Editorial

Jackpot! Jackpot?

Ein verregneter Sonntagnachmittag, ich sitze am Computer und denke (zugegebenermaßen wieder einmal auf den letzten Abdruck) über mein Editorial nach. Immer wieder poppt am Bildschirmrand die Aufforderung auf, Lotto zu spielen – Vierfach-Jackpot! 4,5 Millionen Euro liegen im Topf und warten auf einen Gewinner. Und schon verliere ich mich in Tagträumen. 4,5 Millionen Euro, was würde ich damit anstellen? Eine nette Immobilie, ein neues Auto, ein Luxus-Urlaub, ein paar längst überfällige Investitionen… Und dann? Dann wartet ein – vorerst – sorgenfreies Leben. Ein glückliches Leben! Und ich male mir aus, wie ich von ausgedehnten Shoppingtrips mit Taschen bepackt zurückkehre, bei denen alles seinen Weg in meine Tasche gefunden hat, was mir gefällt. Bis mir einfällt, dass ich eigentlich gar nicht so gern shoppen gehe und meine Kleiderkästen ohnehin überquellen.

Dann eben Reisen ohne Ende. Einmal, zweimal rund um die Welt, alle Sehenswürdigkeiten dieses Planeten entdecken, die schönsten Strände, tollsten Hotels, einfach alles hinter mir lassen. Bis mir einfällt, dass ich gar nicht das ganze Jahr über nur unterwegs sein möchte, dazu bin ich viel zu heimatverbunden und auch ein bisschen heimwehgeplagt. Gut, mehr als ein Auto brauche ich eigentlich auch nicht und alles Mögliche, was mir noch so einfällt, das ich gern in meinem Besitz wüsste, sind in Wahrheit Peanuts in Anbetracht von 4,5 Millionen Euro.

Und noch während ich darüber nachdenke, was ich alles kaufen könnte, wie ich mir mein Leben vereinfachen und schöner gestalten könnte, passiert etwas in mir. Ich werde traurig (ja, ich schaffe es tatsächlich, dass mich sogar meine eigenen Tagträume traurig machen). Denn plötzlich verliert in dieser Welt des Reichtums alles an Wert, was mir im echten Leben so viel Freude beschert: Das Kleid, das endlich, endlich im Sommerschlussverkauf reduziert und damit leistbar geworden ist. Der Urlaub, der sich nach arbeitsreichen Wochen und Monaten so richtig verdient anfühlt. Jedes Schnäppchen, über das ich mich freue. Die Menschen, die meinetwegen gern ihre Zeit mit mir verbringen. Der eiskalte Bergbach, in den ich mich wahrscheinlich nicht mehr stürze, wenn zuhause der Infinity Pool auf mich wartet. Wenn ich mir das nun alles, ohne mit der Wimper zu zucken, leisten kann, dann gibt es nichts Besonderes mehr im Leben, nichts, worauf ich hinfiebere, nichts, was noch so wertvoll für mich ist, dass ich darauf gern auf anderes verzichte.
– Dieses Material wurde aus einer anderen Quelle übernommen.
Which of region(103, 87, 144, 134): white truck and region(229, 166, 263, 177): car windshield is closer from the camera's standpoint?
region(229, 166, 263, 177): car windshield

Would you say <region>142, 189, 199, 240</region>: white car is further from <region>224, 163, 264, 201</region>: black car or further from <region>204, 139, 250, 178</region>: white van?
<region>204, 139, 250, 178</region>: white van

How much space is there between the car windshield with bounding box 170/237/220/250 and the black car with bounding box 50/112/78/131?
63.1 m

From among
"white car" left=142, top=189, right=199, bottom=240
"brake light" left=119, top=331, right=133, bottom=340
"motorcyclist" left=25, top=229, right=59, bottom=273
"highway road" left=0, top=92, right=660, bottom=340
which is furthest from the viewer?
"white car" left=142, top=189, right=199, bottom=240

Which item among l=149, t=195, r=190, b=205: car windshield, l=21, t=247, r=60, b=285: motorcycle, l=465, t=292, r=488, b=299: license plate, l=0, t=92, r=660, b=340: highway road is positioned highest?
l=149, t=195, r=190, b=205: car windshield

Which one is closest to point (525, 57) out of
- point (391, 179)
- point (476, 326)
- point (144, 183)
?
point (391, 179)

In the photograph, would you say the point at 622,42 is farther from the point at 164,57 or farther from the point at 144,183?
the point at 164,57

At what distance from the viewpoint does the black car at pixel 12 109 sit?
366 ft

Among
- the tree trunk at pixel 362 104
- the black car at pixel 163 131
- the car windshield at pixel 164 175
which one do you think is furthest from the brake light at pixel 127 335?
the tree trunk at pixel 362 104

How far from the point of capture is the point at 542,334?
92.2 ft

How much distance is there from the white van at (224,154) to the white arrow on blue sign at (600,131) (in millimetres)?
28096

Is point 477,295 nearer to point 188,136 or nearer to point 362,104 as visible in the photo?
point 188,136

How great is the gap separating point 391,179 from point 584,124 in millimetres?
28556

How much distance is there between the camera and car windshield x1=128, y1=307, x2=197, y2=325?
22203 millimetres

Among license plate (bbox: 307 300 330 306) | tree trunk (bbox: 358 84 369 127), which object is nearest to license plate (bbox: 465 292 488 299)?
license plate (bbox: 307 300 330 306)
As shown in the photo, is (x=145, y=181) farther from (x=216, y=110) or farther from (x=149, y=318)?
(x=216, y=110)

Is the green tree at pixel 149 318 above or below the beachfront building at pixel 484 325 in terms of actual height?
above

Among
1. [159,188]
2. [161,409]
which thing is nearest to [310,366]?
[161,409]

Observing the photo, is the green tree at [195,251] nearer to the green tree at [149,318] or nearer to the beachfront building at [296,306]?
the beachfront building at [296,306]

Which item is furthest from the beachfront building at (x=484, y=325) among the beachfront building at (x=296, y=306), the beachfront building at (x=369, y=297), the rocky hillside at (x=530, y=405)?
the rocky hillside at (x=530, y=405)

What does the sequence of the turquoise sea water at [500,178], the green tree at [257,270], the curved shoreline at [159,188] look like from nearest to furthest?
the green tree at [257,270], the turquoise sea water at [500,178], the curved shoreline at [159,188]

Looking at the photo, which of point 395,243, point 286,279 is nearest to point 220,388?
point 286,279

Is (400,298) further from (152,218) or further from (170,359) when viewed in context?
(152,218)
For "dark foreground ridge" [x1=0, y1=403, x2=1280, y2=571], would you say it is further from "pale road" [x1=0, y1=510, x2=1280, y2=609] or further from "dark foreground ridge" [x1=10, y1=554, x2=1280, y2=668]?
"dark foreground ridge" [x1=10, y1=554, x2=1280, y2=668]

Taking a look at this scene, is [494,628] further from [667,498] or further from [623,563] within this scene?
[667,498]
Vermutlich halten Sie mich jetzt für naiv, denn es gibt sicherlich immer noch ausreichend Dinge, die ich mir auch mit 4,5 Millionen Euro nicht leisten kann. Die Frage ist nur, will ich die? Brauche ich die? Oder wachsen vielleicht sogar die Sorgen mit dem zusätzlichen Besitz? Die Angst, den Reichtum wieder verlieren zu können? Kann ich die Zeit mit meinen Freunden noch so unbeschwert genießen? Und hat die Natur einen höheren Erholungsfaktor für mich, wenn der Wald mir gehört? Würde ich die Größe haben, alles, was ich nicht unbedingt selbst brauche, an andere weiterzugeben, die weniger Glück im Leben haben? Und schließlich, wie groß ist dann wirklich noch die Motivation, für seinen Lebensunterhalt zu arbeiten, selbst, wenn man den Job liebt, den man tagtäglich ausübt. Wofür würde ich jeden Tag aufstehen? Um den Reichtum zu vermehren oder um daran zu arbeiten, alles auszugeben? Nein, der Garant, glücklich zu sein, ist er nicht, der Jackpot. Am Ende sind es halt dann doch die kleinen Dinge, die das Herz tanzen lassen. Und die kosten nicht unbedingt Millionen.